SECOND AMENDMENT TO EQUITY OFFICE PROPERTIES TRUST SHARE APPRECIATION RIGHTS AGREEMENT
Exhibit 10.4
This SECOND AMENDMENT TO SHARE APPRECIATION RIGHTS AGREEMENT (the “Second Amendment”), is
entered into this 29th day of June, 2005, between Equity Office Properties Trust, a Maryland real
estate investment trust (the “Company”), and Stichting Pensioenfonds voor de Gezondheid,
Geestelijke en Maatschappelijke Belangen, a stichting formed according to the laws of the Kingdom
of The Netherlands (“PGGM”).
WITNESSETH:
WHEREAS, the Company and Jan H. W. R. van der Vlist (the “Grantee”) entered into a Share
Appreciation Rights Agreement dated September 20, 2004, and having a Deemed Grant Date of June 15,
2003 (the “2003 SARs Agreement”) regarding part of the consideration for Grantee’s service as a
Trustee of the Company, and
WHEREAS, on September 20, 2004, the Grantee transferred all of his rights under the 2003 SARs
Agreement and the associated SARs to PGGM, and
WHEREAS, on May 31, 2005, PGGM and the Company entered into a First Amendment to Share
Appreciation Rights Agreement (“First Amendment”) to delay, until June 30, 2005, the vesting of the
SARs granted under the 2003 SARs Agreement that were scheduled to vest on June 15, 2005 due to
recent amendments in the United States income tax laws that affected the 2003 SARs Agreement in a
manner that was not anticipated or bargained for by the parties, and
WHEREAS, the Company and PGGM now believe it is necessary to further amend the 2003 SARs
Agreement in such a manner that it will avoid certain negative tax consequences under United States
income tax laws relating to the payment and taxation of deferred compensation;
NOW, THEREFORE, in consideration of the foregoing, and the promises and mutual covenants set
forth in this Second Amendment, the Company and PGGM hereby agree to amend the 2003 SARs Agreement
as follows:
1. As soon as practicable after the vesting of the Option SARs that are now scheduled to vest
on June 30, 2005, the Company shall deliver a cash payment to PGGM equal to the excess, if any, of
the Fair Market Value of a Share on June 30, 2005 (or such earlier
vesting date as provided in the 2003 SARs Agreement) over the $26.89 exercise price set forth
in paragraph 3 of the 2003 SARs Agreement, multiplied by the number of Option SARs vesting.

::::

[ACTIVITY] Please give the exercise price that the amendment to the share appreciation rights agreement above cites from paragraph 3 of the 2003 SARs Agreement.

[SOURCE MATERIAL]
::::

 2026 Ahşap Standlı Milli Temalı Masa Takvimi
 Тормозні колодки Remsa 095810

::::

[RESPONSE TO THE EXERCISE] $26.89